The Dollhouse: Dainty rebels Valerie and Veronica Chua on growing up as frenemies, their creative journey, and pets as anti-depressants

As we step into the Chua family home, classical music greets us as two fluffy bunnies and a sleek greyhound scamper past old-world furniture, following porcelain-skinned sisters Valerie and Veronica wherever they go. One can already imagine how growing up in this idyllic space has influenced Valerie's paintings and Veronica's feminine, vintage-inspired fashion designs. But life wasn't always a fairytale for these creative introverts.








“When I was young, no one wanted to be friends with me,” shares Veronica, the 26-year-old up-and-coming fashion designer behind the prèt-a-porter brand Versai (@versai.officiel). “I was so awkward and meek; I had extremely bad social skills and my classmates avoided me, so I didn't really have friends until about the third grade. I couldn't connect with my relatives either, so it was pretty lonely growing up.”

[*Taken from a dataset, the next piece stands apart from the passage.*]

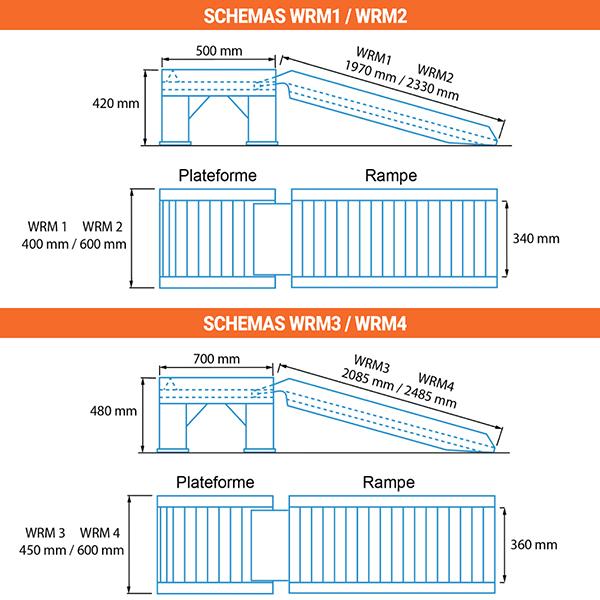schema wrm 1 2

It didn't help that her sister Valerie, who was five years older, was terribly quiet herself. Even if they shared a room growing up, it was like they were living in separate worlds. “Suuuper introvert ako. I like being alone,” shares Valerie, an artist with a phenomenal fan base on Instagram (@valeriechuaart).

It wasn't until Veronica stumbled upon online gaming that she began to feel like she belonged. “There was no initial judgment when it came to appearance and no one cared if you were quiet as long as you played well. Strangely enough, I learned how to connect with people and have better social skills; now, a lot of my close friends are from those games.”

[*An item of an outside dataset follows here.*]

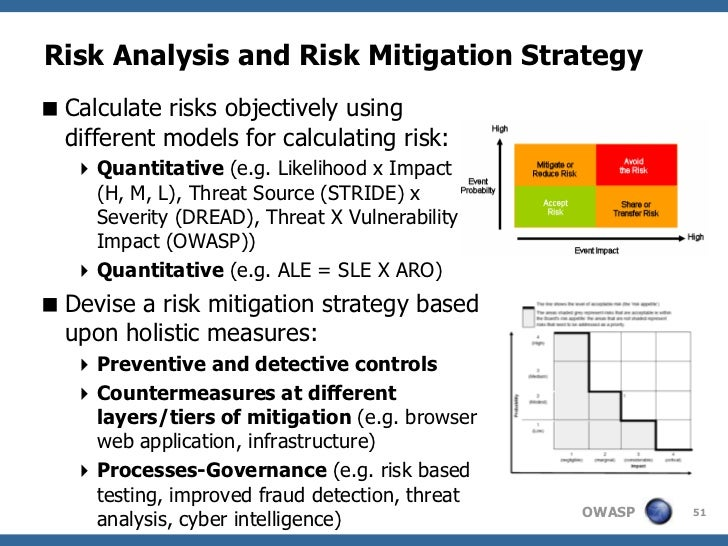 Risk Analysis Of Banking Malware Attacks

The virtual world is also where Valerie blossomed, especially as an artist. As the original Quiet Girl (the name of her old blog), she would post her work the art platform DeviantArt, where she quickly gained a following for her surreal black and white illustrations (“I was into David Mack and Yoshitaka Amano when I was 14”), and later on, ethereal watercolors inspired by the Mori Girl subculture. “On DeviantArt, people pay attention to your talent without really knowing who you are. It was like having a hidden life online. Now, everyone shares everything on Instagram, which is OK, too, but sometimes, kakamiss the days when there was a boundary between work and private life.” (Incidentally, DeviantArt is where she first struck up a friendship with Hinhin founder/creative director Tricia Gosingtian, long before they met IRL.)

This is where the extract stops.